● WHAT IS NEEDED:
Output, word for word, the passage of the CiviCRM import text starting at "2. it's being" and ending at "big CiviCRM imports.".

Skip to main content

CiviCRM Import: Advanced Techniques

I'm almost finished a big new CiviCRM import/installation that I've been working on for longer that I'd planned. That's pretty normal, and of course there were a number of things that should have been warnings:
  1. it's a huge mass of data from an established non-profit: more than 5000 constituents, more than 50,000 contributions, from more than 10 years.
  2. it's being imported from Raiser's Edge, the cadillac of desktop fundraising software.
  3. the clients are very attached to the detailed minutae they have accumulated about their constituents, all of which were faithfully entered into Raiser's Edge.
After a round of a sample import and looking at what the data might look like in CiviCRM, we were able to whittle it down a little bit, but the last month I've been working on the big final import and have developed some techniques that I expect would be generally useful with big CiviCRM imports.

Two Scripting Techniques

For my first test import, I pulled the CSV files into an OpenOffice spreadsheet and manually cleaned things up [e.g. dates, bad characters, etc.]. That works for small imports, but not for large ones, because:
  1. it's not reliably reproduceable [and/or it takes a long time]
  2. there are some things it doesn't do well [like splitting fields off to separate imports].

● DATASET CONTENT:
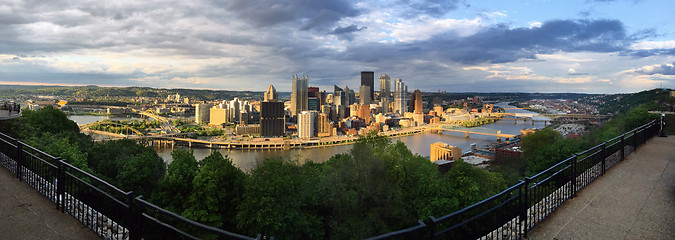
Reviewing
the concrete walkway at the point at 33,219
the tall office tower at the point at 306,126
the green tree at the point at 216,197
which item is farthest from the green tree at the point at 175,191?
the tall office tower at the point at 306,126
---
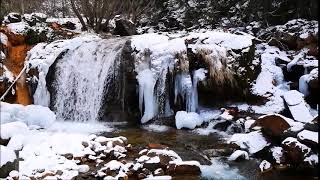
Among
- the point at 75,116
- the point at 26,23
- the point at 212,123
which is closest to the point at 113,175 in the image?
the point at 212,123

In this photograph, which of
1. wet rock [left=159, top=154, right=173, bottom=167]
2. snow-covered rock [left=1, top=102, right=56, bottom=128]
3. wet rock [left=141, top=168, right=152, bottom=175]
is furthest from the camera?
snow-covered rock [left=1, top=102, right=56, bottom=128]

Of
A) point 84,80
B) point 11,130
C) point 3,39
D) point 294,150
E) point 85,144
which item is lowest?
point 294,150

● SOLUTION:
2. it's being imported from Raiser's Edge, the cadillac of desktop fundraising software.
  3. the clients are very attached to the detailed minutae they have accumulated about their constituents, all of which were faithfully entered into Raiser's Edge.
After a round of a sample import and looking at what the data might look like in CiviCRM, we were able to whittle it down a little bit, but the last month I've been working on the big final import and have developed some techniques that I expect would be generally useful with big CiviCRM imports.